Requirement 1:
Translate this sentence from the Quattro Incoronati legend into Spanish: "Three were beheaded and two were scourged to death."
Requirement 2:
Decide whether each statement agrees with the Quattro Incoronati legend. Answer yes or no for each, and quote the words from the legend that settle it.
(a) The temple inside the baths was dedicated to AEsculapius, the god of health.
(b) The sculptors agreed to make the statue but refused the decorative work.
(c) All five sculptors were beheaded.
Requirement 3:
Summarize the Quattro Incoronati legend in two sentences.

Selection:

Reading Time: 4 minutes


A Roman Legend Of The Quattro Incoronati

From Orsanmichele Museum

When in 298 A.D. the Emperor Diocletian was building his baths on the necks of the Quirinal and Virminal hills he included within its vast circuit a temple to AEsculapius, the god of health. He ordered the five sculptors, Claudius, Nicostratus, Sinforianus, Castorinus, and Simplicius to execute the decorative work and make the statue of AEsculapius.

Being Christians they refused to fashion the statue of a pagan god, and in consequence they were put to death on the 8th November, 298. Three were beheaded and two were scourged to death.

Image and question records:
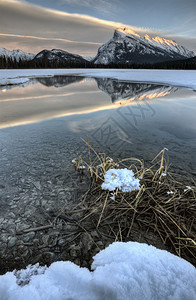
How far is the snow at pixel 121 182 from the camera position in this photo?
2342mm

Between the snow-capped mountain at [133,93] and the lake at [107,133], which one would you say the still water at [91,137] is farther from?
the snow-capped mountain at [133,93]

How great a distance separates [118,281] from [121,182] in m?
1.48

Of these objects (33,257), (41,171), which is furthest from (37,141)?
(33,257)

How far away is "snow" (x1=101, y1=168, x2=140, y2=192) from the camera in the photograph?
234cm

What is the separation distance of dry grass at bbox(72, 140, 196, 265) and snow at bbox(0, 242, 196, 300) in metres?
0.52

---

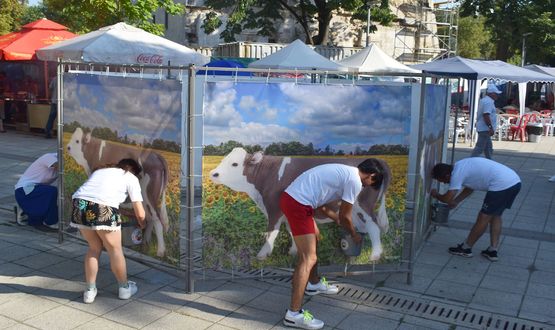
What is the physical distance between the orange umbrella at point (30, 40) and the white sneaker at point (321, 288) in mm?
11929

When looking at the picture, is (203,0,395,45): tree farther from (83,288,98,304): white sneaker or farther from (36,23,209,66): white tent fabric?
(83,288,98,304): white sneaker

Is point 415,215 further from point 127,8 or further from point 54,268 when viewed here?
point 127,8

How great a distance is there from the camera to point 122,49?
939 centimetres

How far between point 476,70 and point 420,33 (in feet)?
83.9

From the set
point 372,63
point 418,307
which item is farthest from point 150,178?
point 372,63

Complete response 1:
Tres fueron decapitados y dos fueron azotados hasta la muerte.

Complete response 2:
(a) Yes: "a temple to AEsculapius, the god of health"
(b) No: "Being Christians they refused to fashion the statue of a pagan god"
(c) No: "Three were beheaded and two were scourged to death."

Complete response 3:
In 298 A.D., while building his baths on the Quirinal and Virminal hills, the Emperor Diocletian ordered five sculptors to decorate a temple to AEsculapius within them and to make the god's statue. Because they were Christians, the sculptors refused to fashion the statue of a pagan god, and they were put to death on November 8, 298: three were beheaded and two were scourged to death.